**Trecho fornecido:**
---
There's a lady who's sure all that glitters is gold
And she's buying a
stairway to heaven
Led Zepellin, na
canção: Starway to heaven.
“No dia em que Yana Milinic resolveu ir para a guerra, já tinha tomado a decisão irrevogável de morrer”. Assim está a primeira frase de “Atirem direto no meu coração”, estreia de Ilze Scamparini no campo da literatura. Ao final da obra, a autora paulista, correspondente da Globo em Roma, nos arrebata e queda ao chão com seus estilhaços literários. Foi grata surpresa.
Sou, há muito, admirador do jornalismo cantarolado
de Ilze. A forma como sonoriza seus textos, em parte, está na
obra. Li como se tivesse o ouvido grudado num áudio-livro, com a voz de Ilze ao
pé da orelha. É leitura com fundo musical: Led Zepellin. Porque há rajadas de
guitarras em meio a um texto de resistência ao establishment.
Descobri essa nova Ilze atravessando as ruas de
Botafogo, numa livraria de renome. Andava me ocupando da saúde da família, quando
achei um tempinho de visitar a tal livraria, além de saborear um bom cafezinho,
como sempre faço quando vou ao Rio.
Logo na entrada me deparei com o livro. Retrata
a guerra de Kosovo, um pequeno pedaço de terra onde cristãos ortodoxos
digladiam-se com albaneses e muçulmanos pela posse territorial,
após a ruptura da Iugoslávia de Tito. Sem querer entrar no mérito internacionalista,
Ilze se transforma em Paola durante seu relato e consegue traduzir o sentimento
da sérvia Yana Milinic, a personagem principal que vendeu a alma ao diabo, por
conta de seu nacionalismo beligerante. Numa das cenas ela invade pequeno
hospital e, com sangue nos olhos foi capaz de atirar na cabeça do cirurgião em
pleno campo operatório e no paciente que se encontrava sobre a mesa de cirurgia,
com o abdome aberto. Ambos ficaram na pedra. Por sua vez foi capaz de chorar sobre o
corpo de uma criança fuzilada pelo parceiro de farda.
Para relembrar essa guerra já esquecida, Scamparini
dá ouvido à guerrilheira Yana, entre vários encontros, e também revigora-se por
meios de revisão historiográfica. Na época, 1998, por conta de questões
étnicas, Kosovo tentava ser independente, mas o governo sérvio do ditador
Slobodan Milošević não estava disposto a ceder. No romance, a protagonista Yana
veste a farda da Raposa Vermelha, grupo miliciano ultranacionalista que defende
a cartilha do ditador.
---
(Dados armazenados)

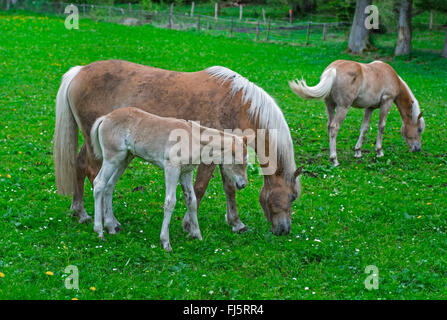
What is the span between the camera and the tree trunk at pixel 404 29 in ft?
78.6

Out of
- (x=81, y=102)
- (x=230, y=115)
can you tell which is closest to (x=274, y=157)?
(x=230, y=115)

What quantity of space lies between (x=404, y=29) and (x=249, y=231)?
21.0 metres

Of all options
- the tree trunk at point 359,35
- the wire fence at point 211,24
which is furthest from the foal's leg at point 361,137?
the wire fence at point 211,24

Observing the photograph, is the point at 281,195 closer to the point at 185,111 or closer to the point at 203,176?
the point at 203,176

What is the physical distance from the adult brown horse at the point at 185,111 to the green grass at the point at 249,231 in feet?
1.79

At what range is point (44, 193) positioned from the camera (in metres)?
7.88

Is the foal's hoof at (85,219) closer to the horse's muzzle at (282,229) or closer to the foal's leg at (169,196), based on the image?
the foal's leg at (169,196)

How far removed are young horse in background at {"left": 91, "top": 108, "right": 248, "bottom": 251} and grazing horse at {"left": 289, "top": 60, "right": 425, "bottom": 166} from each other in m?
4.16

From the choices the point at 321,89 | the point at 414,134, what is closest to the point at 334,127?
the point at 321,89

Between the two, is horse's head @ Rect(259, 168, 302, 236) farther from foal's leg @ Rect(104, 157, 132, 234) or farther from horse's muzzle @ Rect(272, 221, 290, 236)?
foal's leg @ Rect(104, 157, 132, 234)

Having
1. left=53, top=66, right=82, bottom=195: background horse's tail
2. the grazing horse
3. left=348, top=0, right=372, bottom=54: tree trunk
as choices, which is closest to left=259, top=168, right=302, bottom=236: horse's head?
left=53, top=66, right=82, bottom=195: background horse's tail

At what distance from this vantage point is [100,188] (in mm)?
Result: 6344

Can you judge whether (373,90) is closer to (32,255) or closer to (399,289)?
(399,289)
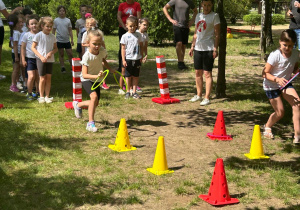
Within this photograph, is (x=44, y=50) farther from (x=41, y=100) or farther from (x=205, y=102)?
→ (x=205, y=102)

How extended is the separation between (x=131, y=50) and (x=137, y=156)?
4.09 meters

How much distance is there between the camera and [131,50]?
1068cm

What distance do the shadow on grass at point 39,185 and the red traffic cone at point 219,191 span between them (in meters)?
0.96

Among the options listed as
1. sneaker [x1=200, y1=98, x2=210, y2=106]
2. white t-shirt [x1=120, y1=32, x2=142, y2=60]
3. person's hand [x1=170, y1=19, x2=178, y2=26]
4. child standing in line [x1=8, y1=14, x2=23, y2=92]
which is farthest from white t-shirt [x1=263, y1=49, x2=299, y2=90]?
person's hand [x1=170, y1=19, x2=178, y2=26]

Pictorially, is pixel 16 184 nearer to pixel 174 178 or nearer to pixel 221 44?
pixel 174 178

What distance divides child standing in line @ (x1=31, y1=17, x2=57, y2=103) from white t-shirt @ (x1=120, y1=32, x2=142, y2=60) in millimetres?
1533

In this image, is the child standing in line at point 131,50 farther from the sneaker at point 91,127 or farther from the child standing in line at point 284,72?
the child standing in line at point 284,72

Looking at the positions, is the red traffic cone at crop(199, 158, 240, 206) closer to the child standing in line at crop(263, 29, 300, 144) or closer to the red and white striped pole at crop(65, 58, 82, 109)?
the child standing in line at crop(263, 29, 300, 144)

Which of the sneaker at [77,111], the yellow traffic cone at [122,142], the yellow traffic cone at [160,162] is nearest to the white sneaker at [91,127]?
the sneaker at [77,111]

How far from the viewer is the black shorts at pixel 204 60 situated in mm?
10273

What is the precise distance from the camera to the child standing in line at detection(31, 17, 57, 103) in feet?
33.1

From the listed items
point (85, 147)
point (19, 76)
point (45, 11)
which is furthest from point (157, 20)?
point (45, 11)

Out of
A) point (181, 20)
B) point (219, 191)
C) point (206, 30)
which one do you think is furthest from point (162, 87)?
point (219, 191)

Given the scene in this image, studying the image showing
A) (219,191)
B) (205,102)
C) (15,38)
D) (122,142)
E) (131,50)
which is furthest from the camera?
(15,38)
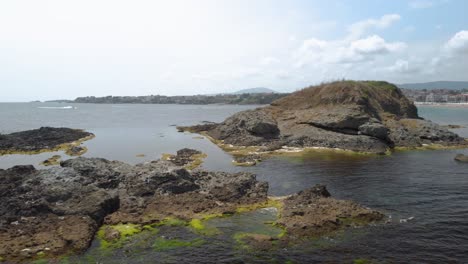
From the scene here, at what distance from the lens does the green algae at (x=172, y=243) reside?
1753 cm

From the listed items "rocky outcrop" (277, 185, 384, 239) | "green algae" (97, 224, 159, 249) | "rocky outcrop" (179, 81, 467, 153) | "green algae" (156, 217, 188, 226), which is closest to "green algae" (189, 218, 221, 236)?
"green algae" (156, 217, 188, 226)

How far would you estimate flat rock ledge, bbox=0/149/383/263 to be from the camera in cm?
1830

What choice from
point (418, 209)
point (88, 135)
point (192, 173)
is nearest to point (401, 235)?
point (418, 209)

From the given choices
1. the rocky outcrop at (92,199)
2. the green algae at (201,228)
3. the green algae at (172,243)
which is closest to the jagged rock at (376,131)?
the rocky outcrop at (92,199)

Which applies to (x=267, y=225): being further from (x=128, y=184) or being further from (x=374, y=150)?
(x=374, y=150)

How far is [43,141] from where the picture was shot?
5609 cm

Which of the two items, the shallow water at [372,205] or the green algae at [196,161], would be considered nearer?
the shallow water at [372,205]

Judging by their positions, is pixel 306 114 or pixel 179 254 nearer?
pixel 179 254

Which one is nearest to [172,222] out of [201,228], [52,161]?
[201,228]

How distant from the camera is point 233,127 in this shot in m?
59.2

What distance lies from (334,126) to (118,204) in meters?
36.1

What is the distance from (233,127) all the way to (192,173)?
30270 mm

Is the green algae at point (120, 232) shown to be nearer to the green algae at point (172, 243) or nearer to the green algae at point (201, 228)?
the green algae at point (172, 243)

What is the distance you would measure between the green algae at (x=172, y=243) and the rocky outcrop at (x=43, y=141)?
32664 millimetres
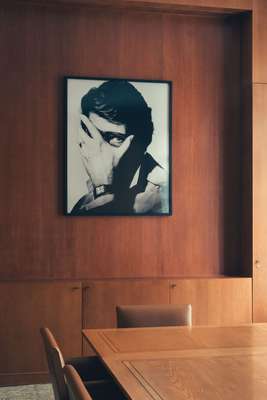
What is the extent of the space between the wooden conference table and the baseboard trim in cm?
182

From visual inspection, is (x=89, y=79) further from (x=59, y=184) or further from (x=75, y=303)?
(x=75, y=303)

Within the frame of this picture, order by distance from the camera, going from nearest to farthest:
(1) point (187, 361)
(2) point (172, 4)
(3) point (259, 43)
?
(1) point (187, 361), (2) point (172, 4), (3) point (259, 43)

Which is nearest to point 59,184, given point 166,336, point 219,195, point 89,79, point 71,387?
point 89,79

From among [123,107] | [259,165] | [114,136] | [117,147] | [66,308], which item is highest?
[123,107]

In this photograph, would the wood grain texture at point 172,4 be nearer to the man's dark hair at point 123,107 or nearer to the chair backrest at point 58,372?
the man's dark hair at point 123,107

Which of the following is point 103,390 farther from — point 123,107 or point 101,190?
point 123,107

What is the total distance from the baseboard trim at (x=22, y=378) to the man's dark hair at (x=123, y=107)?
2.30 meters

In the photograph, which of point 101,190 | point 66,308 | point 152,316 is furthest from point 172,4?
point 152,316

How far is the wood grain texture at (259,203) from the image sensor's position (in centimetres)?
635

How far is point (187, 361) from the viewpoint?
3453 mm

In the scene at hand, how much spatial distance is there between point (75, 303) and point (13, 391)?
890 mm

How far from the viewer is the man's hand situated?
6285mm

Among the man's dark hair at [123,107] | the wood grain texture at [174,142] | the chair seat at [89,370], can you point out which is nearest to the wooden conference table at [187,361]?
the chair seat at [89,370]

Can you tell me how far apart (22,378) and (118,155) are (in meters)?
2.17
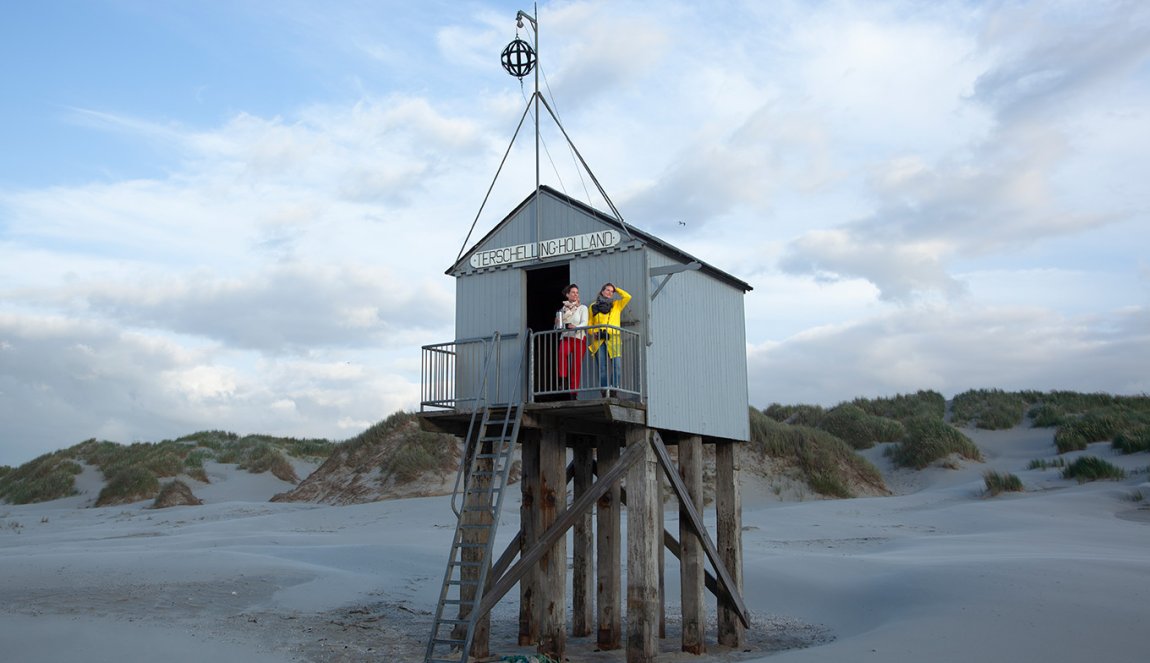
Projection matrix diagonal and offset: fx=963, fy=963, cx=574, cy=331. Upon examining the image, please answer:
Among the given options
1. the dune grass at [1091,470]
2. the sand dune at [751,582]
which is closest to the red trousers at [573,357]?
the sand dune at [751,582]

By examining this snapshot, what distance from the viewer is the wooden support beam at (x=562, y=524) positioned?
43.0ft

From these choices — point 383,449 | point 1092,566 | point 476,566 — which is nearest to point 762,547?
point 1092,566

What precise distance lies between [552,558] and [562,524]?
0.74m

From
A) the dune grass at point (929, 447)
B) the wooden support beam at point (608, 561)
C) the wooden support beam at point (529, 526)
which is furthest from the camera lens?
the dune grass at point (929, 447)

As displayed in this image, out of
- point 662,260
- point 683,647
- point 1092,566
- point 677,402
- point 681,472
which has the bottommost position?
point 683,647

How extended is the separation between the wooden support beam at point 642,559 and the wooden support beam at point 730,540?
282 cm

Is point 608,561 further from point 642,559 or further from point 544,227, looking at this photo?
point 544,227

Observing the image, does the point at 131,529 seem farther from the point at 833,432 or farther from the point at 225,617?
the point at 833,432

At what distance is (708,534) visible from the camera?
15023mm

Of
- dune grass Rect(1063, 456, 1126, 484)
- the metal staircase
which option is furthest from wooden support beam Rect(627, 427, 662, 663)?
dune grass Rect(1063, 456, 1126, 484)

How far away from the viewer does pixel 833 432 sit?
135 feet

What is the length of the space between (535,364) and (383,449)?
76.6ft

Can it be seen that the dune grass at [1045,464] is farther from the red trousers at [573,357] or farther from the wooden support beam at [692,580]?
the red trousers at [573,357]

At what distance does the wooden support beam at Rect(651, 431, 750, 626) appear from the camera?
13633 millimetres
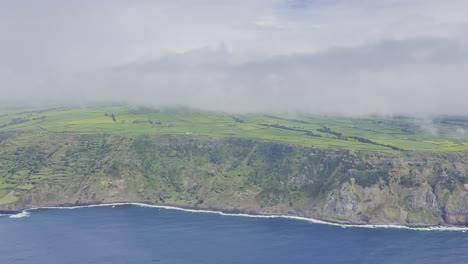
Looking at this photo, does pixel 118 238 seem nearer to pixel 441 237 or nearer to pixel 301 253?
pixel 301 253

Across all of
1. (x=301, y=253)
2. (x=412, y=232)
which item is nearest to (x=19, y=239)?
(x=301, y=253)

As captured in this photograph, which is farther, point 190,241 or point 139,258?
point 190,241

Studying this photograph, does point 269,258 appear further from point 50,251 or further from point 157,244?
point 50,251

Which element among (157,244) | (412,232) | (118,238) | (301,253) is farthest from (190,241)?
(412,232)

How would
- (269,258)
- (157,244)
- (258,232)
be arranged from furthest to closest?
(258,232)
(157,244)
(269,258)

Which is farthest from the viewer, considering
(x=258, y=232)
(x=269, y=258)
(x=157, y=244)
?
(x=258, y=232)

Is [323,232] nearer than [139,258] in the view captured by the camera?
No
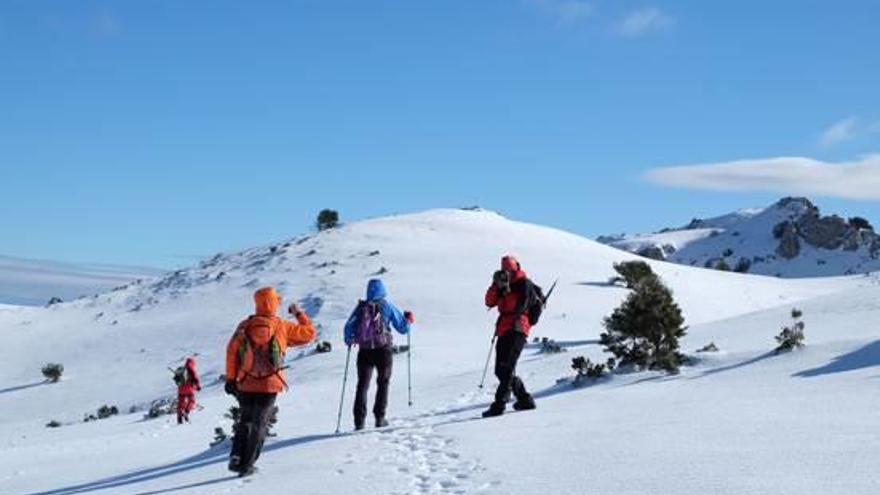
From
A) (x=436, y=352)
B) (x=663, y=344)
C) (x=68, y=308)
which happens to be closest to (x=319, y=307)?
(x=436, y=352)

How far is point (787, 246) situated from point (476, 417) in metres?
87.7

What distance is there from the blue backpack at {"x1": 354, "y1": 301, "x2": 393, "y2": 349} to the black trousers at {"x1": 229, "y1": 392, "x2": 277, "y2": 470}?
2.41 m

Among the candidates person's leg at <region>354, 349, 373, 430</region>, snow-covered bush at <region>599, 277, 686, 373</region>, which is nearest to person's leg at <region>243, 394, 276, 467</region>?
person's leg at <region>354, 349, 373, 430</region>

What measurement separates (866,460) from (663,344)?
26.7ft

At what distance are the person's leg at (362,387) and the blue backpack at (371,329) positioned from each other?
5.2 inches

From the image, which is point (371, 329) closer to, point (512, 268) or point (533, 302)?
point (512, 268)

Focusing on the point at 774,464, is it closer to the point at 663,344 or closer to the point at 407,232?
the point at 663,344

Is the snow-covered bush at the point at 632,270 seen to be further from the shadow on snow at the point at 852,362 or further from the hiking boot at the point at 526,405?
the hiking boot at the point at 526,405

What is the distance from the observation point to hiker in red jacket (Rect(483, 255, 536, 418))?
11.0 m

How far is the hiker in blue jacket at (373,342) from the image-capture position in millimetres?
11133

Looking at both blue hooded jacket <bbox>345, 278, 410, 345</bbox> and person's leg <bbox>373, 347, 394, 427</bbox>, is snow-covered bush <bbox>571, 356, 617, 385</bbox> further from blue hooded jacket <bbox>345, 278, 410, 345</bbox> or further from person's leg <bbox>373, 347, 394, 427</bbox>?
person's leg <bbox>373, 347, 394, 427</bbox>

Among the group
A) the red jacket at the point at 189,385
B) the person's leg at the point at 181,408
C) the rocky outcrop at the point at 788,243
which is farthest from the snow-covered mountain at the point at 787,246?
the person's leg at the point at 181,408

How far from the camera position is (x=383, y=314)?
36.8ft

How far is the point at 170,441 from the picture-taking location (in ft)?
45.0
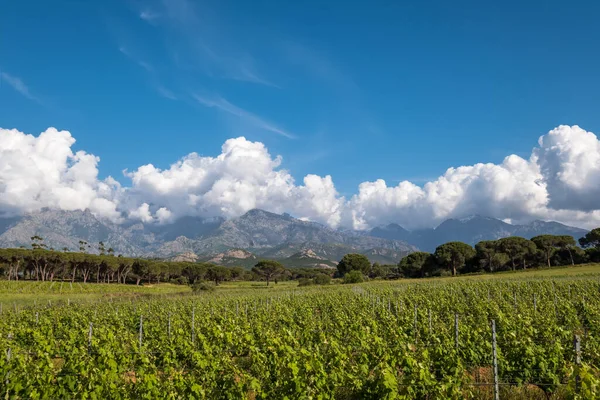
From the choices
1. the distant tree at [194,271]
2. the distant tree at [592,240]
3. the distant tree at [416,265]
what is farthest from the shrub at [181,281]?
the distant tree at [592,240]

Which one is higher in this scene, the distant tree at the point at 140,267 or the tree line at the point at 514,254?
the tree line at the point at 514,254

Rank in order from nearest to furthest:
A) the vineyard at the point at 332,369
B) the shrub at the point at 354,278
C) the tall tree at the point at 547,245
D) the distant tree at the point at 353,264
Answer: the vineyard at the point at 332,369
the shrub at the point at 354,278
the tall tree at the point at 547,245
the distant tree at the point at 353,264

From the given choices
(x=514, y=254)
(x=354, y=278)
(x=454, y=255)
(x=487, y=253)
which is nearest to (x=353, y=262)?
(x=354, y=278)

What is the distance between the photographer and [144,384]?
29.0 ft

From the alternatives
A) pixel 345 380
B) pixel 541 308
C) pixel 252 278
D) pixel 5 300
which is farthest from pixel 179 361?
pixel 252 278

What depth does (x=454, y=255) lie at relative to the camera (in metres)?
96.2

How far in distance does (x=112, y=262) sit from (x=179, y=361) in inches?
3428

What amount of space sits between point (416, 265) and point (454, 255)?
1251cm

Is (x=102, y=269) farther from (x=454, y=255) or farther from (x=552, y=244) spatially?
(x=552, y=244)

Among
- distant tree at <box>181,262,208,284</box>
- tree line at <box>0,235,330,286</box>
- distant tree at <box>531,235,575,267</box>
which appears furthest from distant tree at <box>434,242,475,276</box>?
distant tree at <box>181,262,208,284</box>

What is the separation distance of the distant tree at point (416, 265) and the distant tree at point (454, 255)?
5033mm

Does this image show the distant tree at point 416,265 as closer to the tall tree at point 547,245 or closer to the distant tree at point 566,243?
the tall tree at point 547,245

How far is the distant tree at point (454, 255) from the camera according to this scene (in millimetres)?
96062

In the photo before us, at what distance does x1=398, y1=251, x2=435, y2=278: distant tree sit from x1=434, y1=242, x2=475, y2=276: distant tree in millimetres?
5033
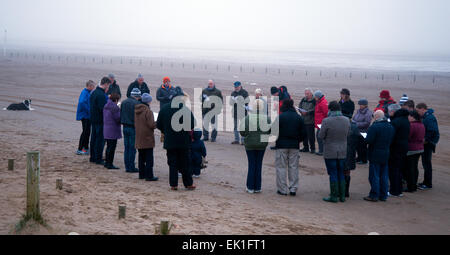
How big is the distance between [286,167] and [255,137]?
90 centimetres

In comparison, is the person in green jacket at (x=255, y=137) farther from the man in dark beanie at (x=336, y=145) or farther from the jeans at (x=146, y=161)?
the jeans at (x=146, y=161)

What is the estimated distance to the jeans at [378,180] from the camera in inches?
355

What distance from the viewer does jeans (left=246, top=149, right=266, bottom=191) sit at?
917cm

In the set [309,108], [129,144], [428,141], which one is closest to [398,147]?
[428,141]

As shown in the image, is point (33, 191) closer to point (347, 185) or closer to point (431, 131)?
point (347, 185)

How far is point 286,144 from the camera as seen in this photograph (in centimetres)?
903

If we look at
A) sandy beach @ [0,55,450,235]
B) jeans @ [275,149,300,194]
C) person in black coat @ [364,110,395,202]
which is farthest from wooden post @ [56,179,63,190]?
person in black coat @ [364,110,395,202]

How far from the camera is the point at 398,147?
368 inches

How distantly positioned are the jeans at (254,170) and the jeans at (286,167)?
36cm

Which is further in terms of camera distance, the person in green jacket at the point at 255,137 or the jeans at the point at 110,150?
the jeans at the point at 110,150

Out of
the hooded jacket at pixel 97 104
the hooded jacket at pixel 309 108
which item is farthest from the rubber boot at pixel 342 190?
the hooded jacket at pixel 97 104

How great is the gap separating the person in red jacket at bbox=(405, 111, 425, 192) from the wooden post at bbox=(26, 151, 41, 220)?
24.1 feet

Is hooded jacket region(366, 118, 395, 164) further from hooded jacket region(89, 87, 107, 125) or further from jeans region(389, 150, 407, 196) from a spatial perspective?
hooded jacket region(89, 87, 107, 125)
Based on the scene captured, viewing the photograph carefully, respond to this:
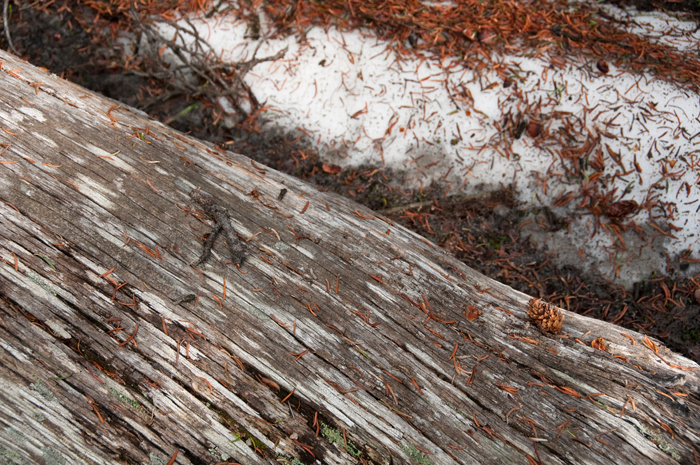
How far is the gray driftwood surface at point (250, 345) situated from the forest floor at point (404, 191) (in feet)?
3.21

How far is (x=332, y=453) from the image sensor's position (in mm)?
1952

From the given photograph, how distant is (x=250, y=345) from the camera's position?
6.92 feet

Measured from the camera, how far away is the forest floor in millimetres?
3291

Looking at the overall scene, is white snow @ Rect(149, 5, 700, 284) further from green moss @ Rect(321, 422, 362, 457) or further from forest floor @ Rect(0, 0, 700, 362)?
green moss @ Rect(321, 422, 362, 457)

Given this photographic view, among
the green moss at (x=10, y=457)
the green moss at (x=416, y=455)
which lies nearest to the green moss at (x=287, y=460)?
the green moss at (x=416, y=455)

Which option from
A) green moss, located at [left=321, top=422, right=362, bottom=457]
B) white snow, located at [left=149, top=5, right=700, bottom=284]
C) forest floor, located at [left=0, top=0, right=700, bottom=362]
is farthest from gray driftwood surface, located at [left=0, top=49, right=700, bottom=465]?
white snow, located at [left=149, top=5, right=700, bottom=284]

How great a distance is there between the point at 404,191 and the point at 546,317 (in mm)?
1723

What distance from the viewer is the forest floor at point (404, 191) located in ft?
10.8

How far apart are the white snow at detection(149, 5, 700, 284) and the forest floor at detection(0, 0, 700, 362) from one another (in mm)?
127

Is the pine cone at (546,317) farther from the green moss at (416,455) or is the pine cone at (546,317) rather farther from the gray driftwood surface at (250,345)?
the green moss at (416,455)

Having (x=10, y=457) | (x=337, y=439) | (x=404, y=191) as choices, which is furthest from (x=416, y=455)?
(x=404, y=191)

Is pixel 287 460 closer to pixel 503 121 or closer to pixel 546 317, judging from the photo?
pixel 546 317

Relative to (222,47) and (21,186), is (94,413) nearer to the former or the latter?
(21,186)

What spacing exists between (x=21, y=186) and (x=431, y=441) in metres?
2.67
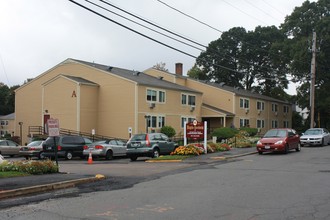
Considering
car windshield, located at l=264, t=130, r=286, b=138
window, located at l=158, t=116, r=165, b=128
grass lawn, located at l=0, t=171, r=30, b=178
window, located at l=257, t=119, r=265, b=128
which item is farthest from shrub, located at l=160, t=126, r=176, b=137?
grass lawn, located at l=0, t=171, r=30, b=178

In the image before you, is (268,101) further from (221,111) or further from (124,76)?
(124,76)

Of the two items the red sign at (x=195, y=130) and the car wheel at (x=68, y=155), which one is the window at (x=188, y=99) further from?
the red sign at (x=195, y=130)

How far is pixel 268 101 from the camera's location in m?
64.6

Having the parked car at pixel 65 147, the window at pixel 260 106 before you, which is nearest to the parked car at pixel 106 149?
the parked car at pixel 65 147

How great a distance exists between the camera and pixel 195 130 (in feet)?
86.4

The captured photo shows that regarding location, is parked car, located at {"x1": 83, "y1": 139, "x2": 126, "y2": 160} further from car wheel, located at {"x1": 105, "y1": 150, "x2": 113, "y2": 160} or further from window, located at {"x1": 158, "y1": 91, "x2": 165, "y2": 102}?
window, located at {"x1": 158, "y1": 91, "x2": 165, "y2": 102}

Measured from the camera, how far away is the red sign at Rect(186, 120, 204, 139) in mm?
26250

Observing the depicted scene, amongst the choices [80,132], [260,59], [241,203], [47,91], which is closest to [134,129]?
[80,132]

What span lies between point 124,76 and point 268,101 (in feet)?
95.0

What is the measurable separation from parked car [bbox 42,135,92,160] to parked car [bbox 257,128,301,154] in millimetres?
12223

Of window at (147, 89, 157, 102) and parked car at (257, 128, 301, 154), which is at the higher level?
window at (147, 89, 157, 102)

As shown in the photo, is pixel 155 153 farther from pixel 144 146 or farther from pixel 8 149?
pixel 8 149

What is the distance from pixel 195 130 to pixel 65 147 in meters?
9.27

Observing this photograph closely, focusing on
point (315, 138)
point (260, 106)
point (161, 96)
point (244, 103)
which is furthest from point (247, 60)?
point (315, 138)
---
**Tarefa a realizar:** Por favor, informe, com base no trecho, de que grupo miliciano a protagonista Yana veste a farda no romance. Os dados não têm relação com o trecho.

**Solução da tarefa:** Da Raposa Vermelha.